23 September 2010

Technical Analysis: Intuition, Market Structure and Forex Trading

Forex is the perhaps the punisher of intuition, yet intuition is one of the few weapons one has in the market, like everything in forex, there is a little space to slip through.

In a formalism for search in computer science, one maps a search as a series of interconnected points from a start point, called the start node. The start node itself will tend to have a number of possible moves from it, and this is the case for each child node.

The overall number of branches from each node in the search tree, the enumeration of possibilities, is called the branching factor.

One can simply search each branch until one finds the best solution, or a solution if that is all you want. When one tries to enumerate a future for a currency pair, one is trying to say this is the path through from the start node, its valuation now, to an optimal solution, or at least a range for an optimal solution. That is the target one sets for the pair, one's expectation of how the market will move.

For a typical AI search one has a very simple function to test each node for the desired solution, they have to be simple or else the search becomes beyond the computational capacities of any computer very quickly. But in forex one most certainly does not have such a function, but by using technical analysis one tends to assume one has.

There are so many factors that it becomes impossible to make a prediction on this kind of function. Try predicting a move based on fundamental analysis of an economy, no matter how real time it is, how deep it is and how focused it is in the market (e.g. news).

The problem is those factors are so loosely deterministic on the pair (in the case of news for example, the market may react based on its capacity to react). Technical analysis in essence tries to do the same thing. All those loose factors are still factors, look at it like a series of billiard balls coming at all directions on one billiard ball.

It is like a bias in a coin toss, and like the momentum in the billiard ball from something which gets it eventually in its direction. Except what that direction is, is hard to predict, it is the way patterns can take a number of forms at a given point.

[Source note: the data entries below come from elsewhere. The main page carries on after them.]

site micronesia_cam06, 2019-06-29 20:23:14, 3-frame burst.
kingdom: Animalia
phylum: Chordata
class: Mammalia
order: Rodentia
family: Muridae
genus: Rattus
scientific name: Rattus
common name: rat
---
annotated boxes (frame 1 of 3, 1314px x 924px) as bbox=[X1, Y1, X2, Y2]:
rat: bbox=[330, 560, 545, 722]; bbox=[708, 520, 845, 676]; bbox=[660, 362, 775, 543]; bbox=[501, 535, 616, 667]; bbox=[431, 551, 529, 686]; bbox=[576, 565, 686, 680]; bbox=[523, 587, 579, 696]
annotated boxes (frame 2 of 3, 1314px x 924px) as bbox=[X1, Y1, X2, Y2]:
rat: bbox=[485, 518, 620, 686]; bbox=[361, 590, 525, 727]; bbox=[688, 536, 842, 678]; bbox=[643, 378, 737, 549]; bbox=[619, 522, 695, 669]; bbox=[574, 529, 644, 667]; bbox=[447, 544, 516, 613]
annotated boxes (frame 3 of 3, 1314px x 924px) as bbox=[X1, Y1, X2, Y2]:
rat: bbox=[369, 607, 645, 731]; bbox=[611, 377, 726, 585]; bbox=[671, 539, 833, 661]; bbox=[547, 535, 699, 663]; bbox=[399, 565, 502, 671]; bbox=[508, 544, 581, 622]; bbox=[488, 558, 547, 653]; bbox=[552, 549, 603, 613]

More properly it is like somebody coming in and nudging it. Those nudges are from many small traders and big traders, yet other nudges can overpower that momentum (like EUR/USD at 1.5). That nudge was presumably the disapproval of governments to that valuation, which keyed into computational functions in this market which need trends.

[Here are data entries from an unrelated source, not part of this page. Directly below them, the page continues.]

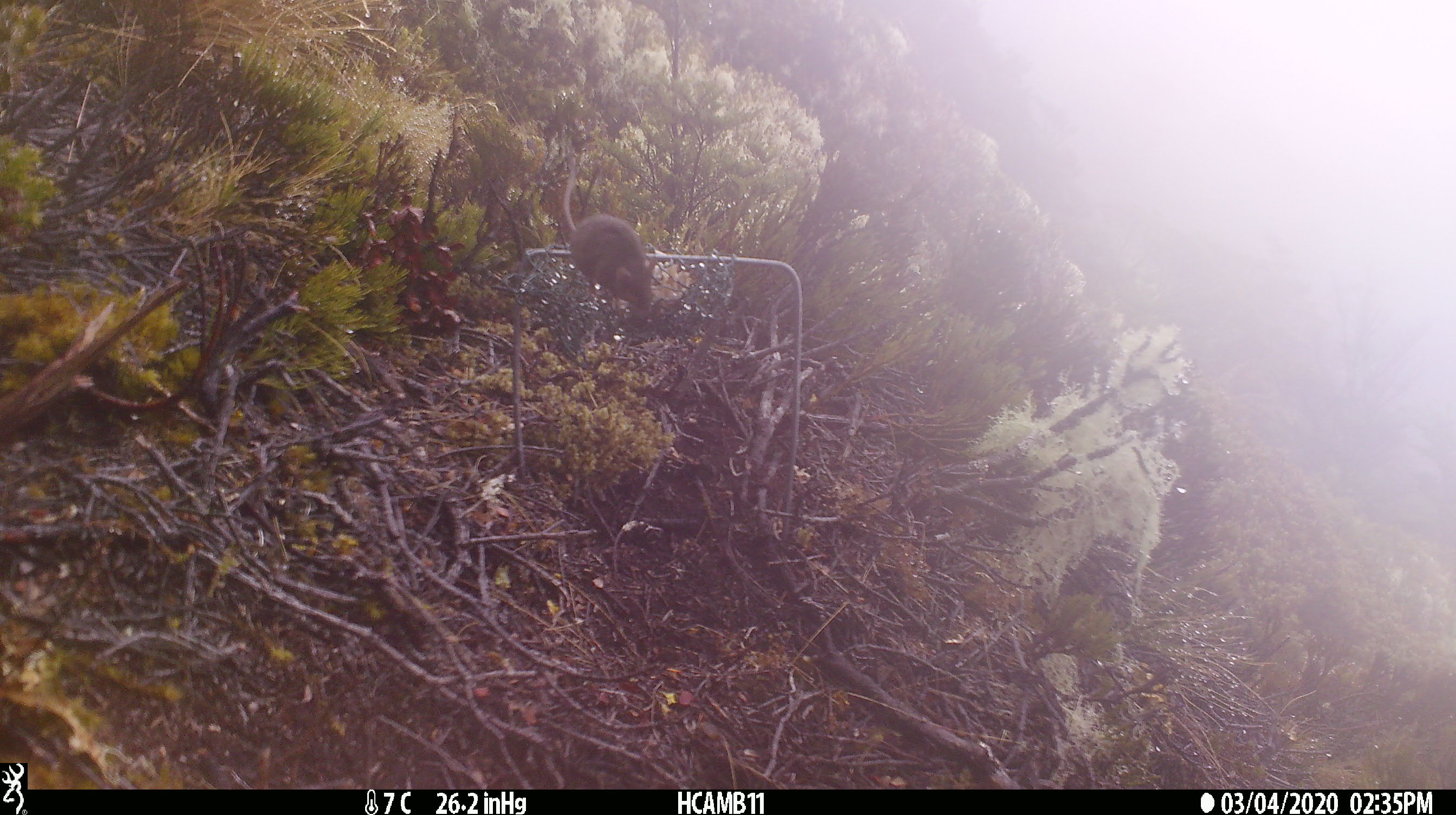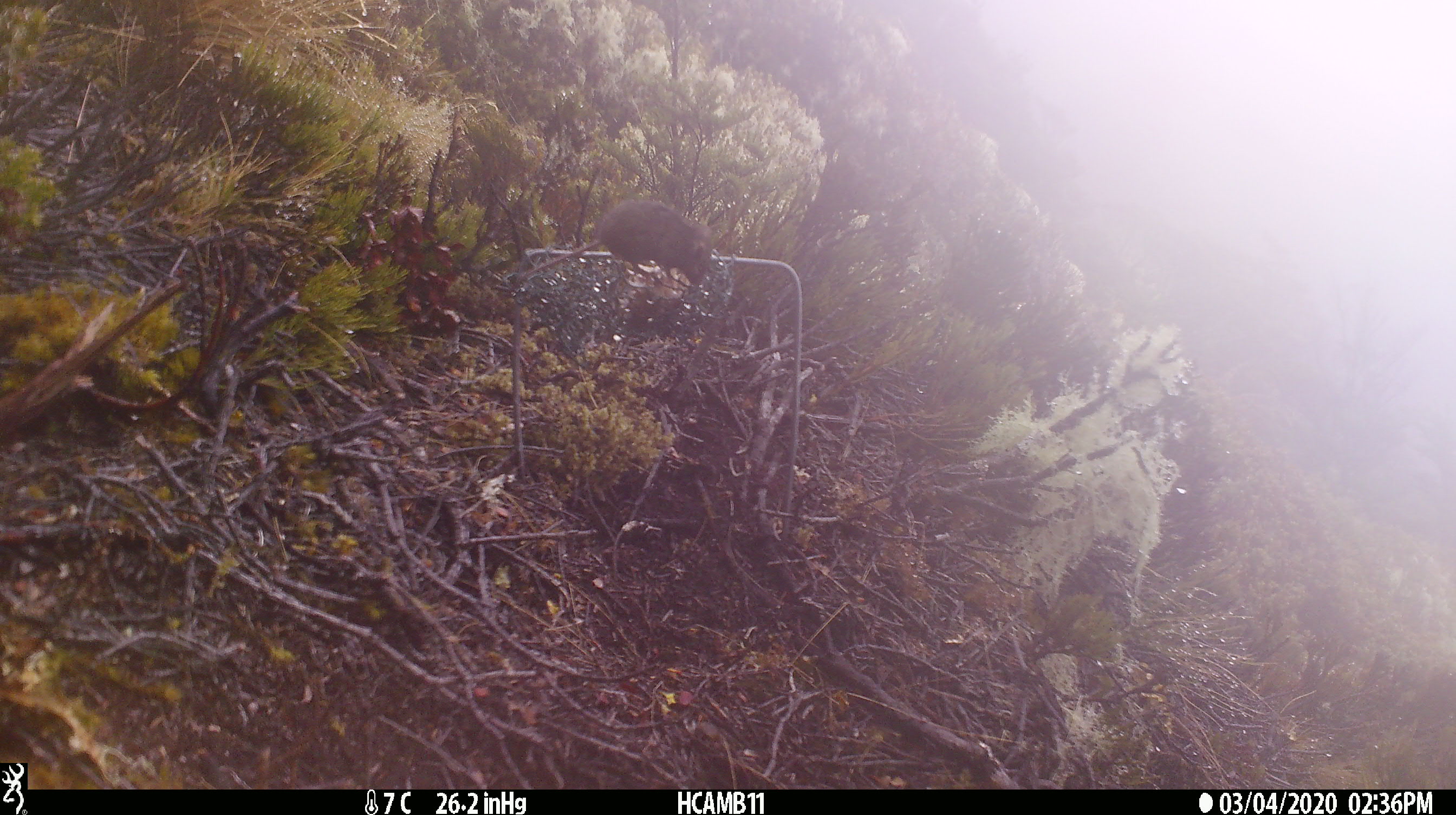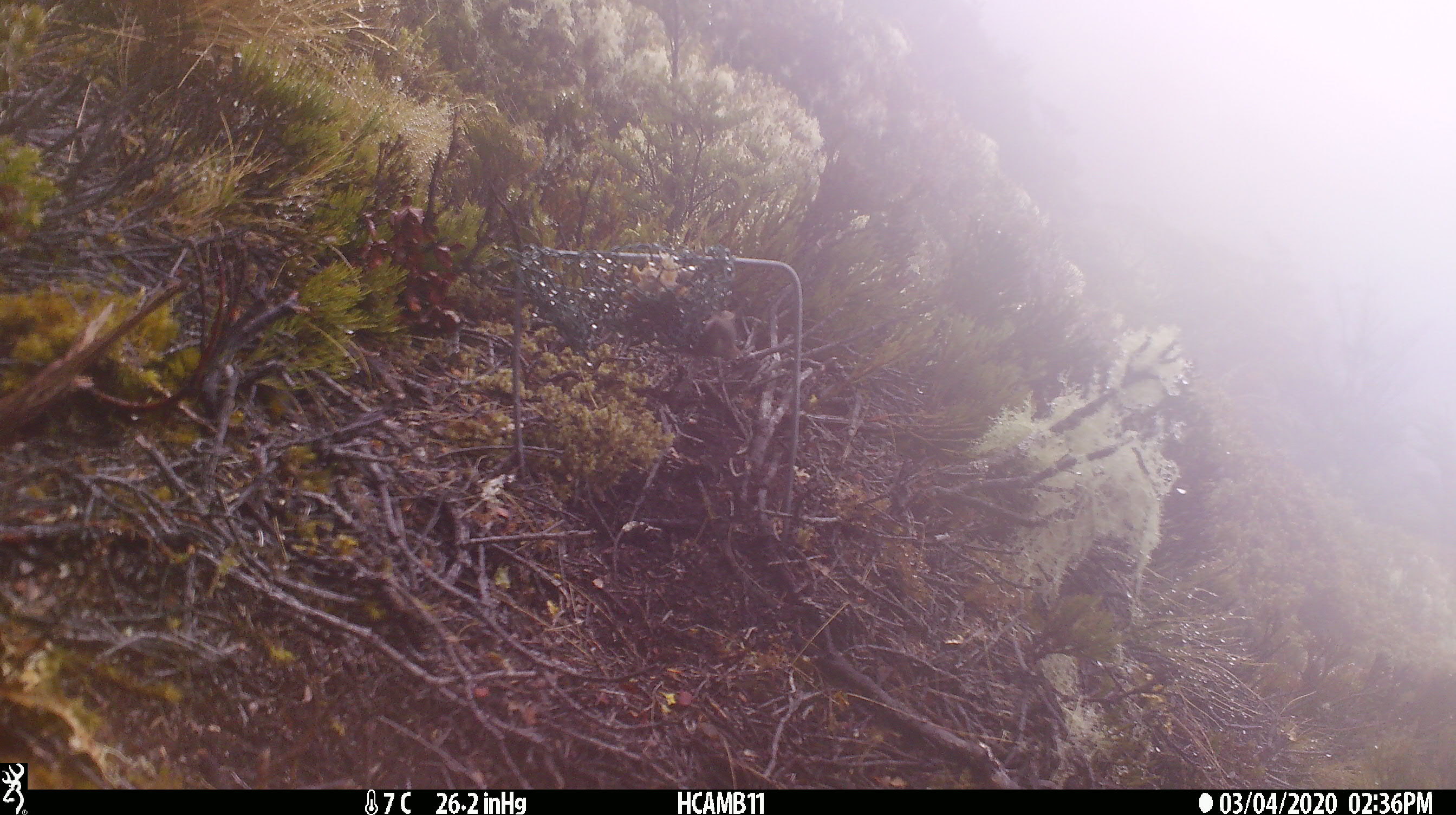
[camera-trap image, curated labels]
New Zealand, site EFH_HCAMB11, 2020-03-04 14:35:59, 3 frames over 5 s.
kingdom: Animalia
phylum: Chordata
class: Mammalia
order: Rodentia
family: Muridae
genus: Mus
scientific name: Mus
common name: mouse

A primary optimization function is to make a trend, that is what all those computer programs are searching for and will give the market at any chance, it's just there is antagonism in those directions.

Its just that kind of primary nudge is rare, it happens in news trading but only for a short while. Technical analysis is in essence all the many nudges one cannot really identify (fundamental analysis is the hope that one can collate all those identifiable little nudges to big manageable nudges, like chunking).

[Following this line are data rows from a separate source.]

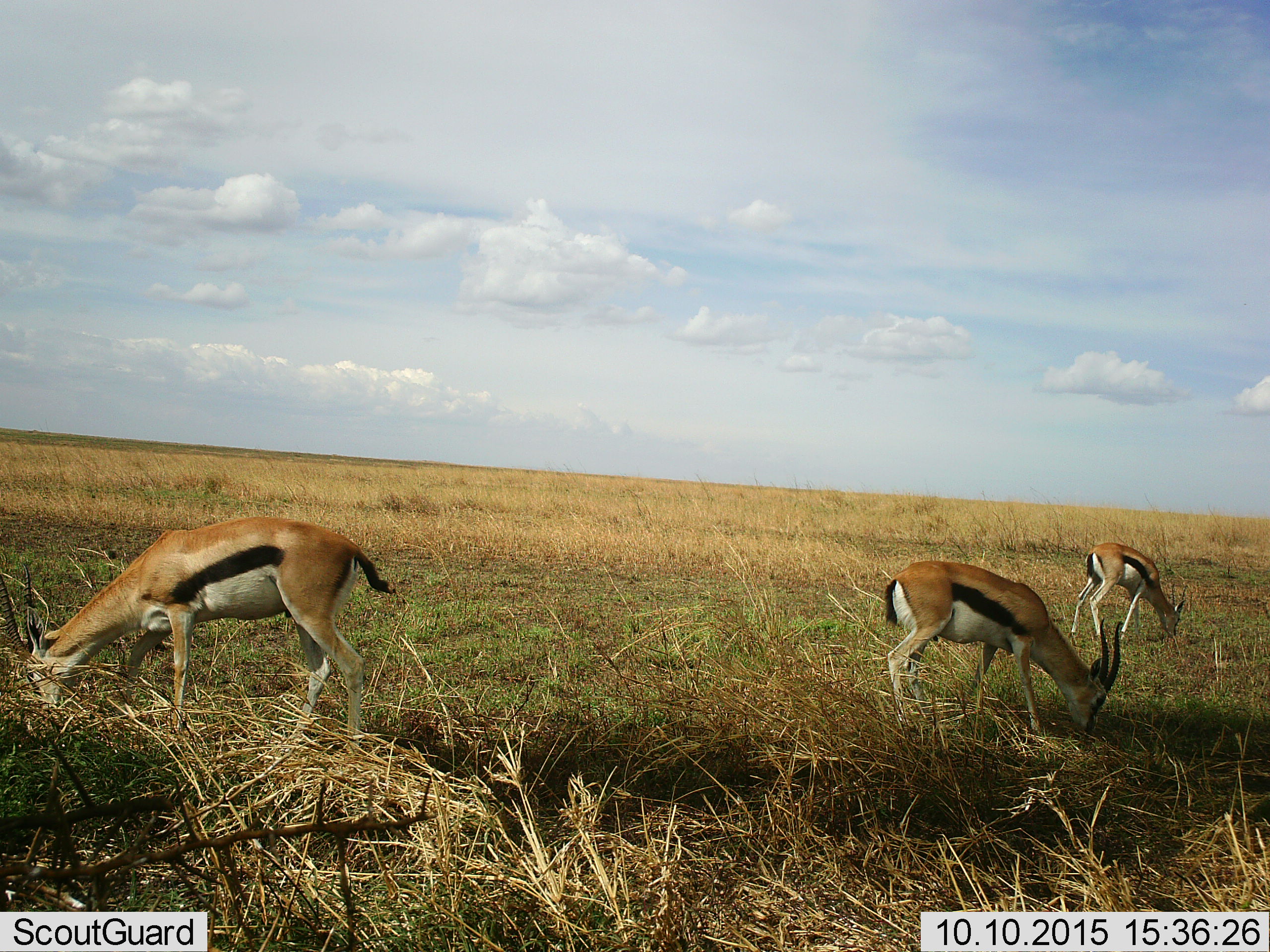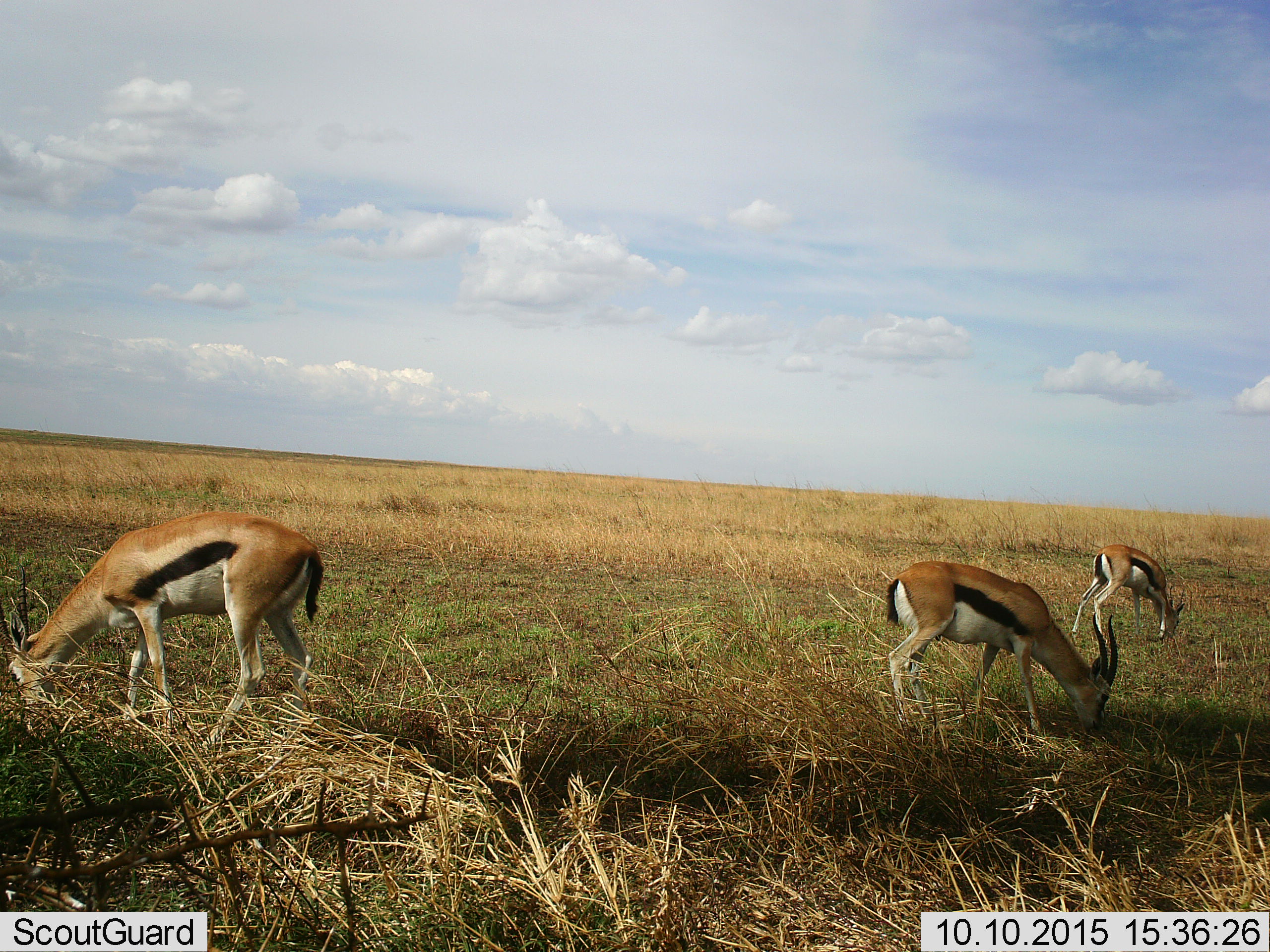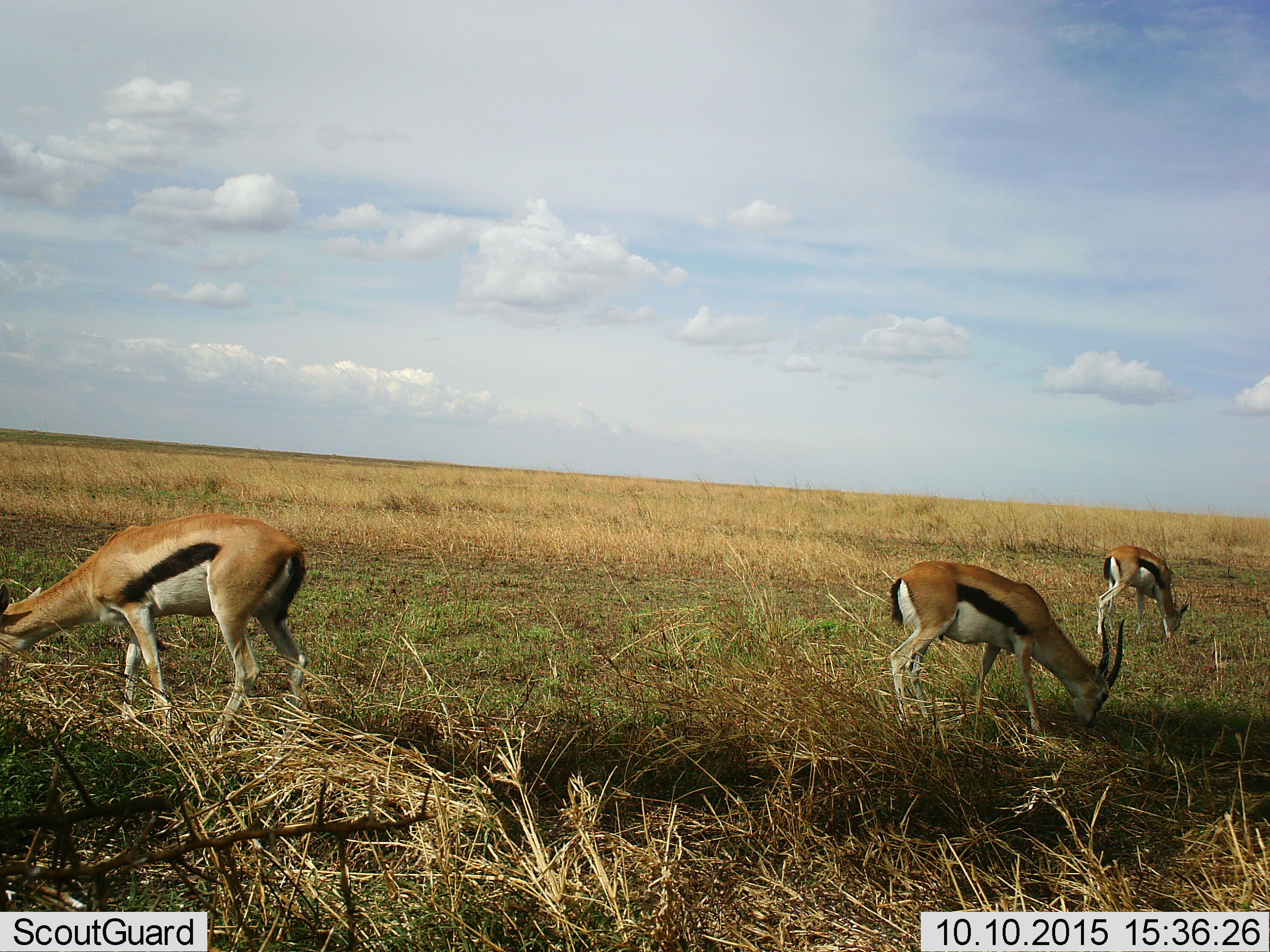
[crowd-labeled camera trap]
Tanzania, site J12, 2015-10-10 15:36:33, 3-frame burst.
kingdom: Animalia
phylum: Chordata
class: Mammalia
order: Artiodactyla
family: Bovidae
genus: Eudorcas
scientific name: Eudorcas thomsonii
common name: thomson's gazelle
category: gazellethomsons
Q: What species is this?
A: Gazellethomsons (thomson's gazelle) (Eudorcas thomsonii).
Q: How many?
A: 3.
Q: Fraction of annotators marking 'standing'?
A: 11%.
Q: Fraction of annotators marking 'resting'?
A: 0%.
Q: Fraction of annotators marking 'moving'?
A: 0%.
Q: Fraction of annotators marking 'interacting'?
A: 0%.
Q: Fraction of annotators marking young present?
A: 0%.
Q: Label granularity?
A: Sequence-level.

Yet there is something more, because there is sometimes in technical analysis signs of the direction of a  pair (or even a primary nudge) before it happens.

That is probably that global optimization, the force towards the best solution, that seems to drive this market and to an extent the equity market. And that is what programs and many traders converge on, except of course until they get knocked off by another nudge or many nudges, which can be themselves, or events in news, economy etc.

All this is why one can have an intuitive feel for the market yet get crushed by it. But order flow is another great weapon, because it is a set of cyclically repeated nudges. That is, the same kind of behavior tends to happen within the range of each major valuation. This is not unexpected as one expects there is a optimization process working exactly on that range.

I am suggesting again that technical analysis in equities and technical analysis in forex are different. One is partly written, one is more dynamic. There is a static structure to equities from the investors, which does not really exist in forex.

What I mean is, there is an order book, with depth, in equities, in forex there is an ever changing stop hunting target zone added to the optimization mix, but the market makers may structure it, and thus you get repeated patterns (the point of my 1 min trading activities). Bear in mind this is forex: the vast majority lose money and even the big money, which is used to ride through retracements, can get crushed.

But feeling that ebb and flow of structured optimization is the best hope.

With technical analysis in forex what is being analyzed changes, there is no static book. That is partly why depending on technical analysis without intense money management (that is to say handling losses, the acceptance of the changing structure of the market on your relatively static interpretation of that structure, your trading method) can be a disaster, there is a fundamental reason why forex trading carries that very daunting warning.

Without deep pockets, and deep experience the moment one enters the market one has taken away the primary pillars of support that others have.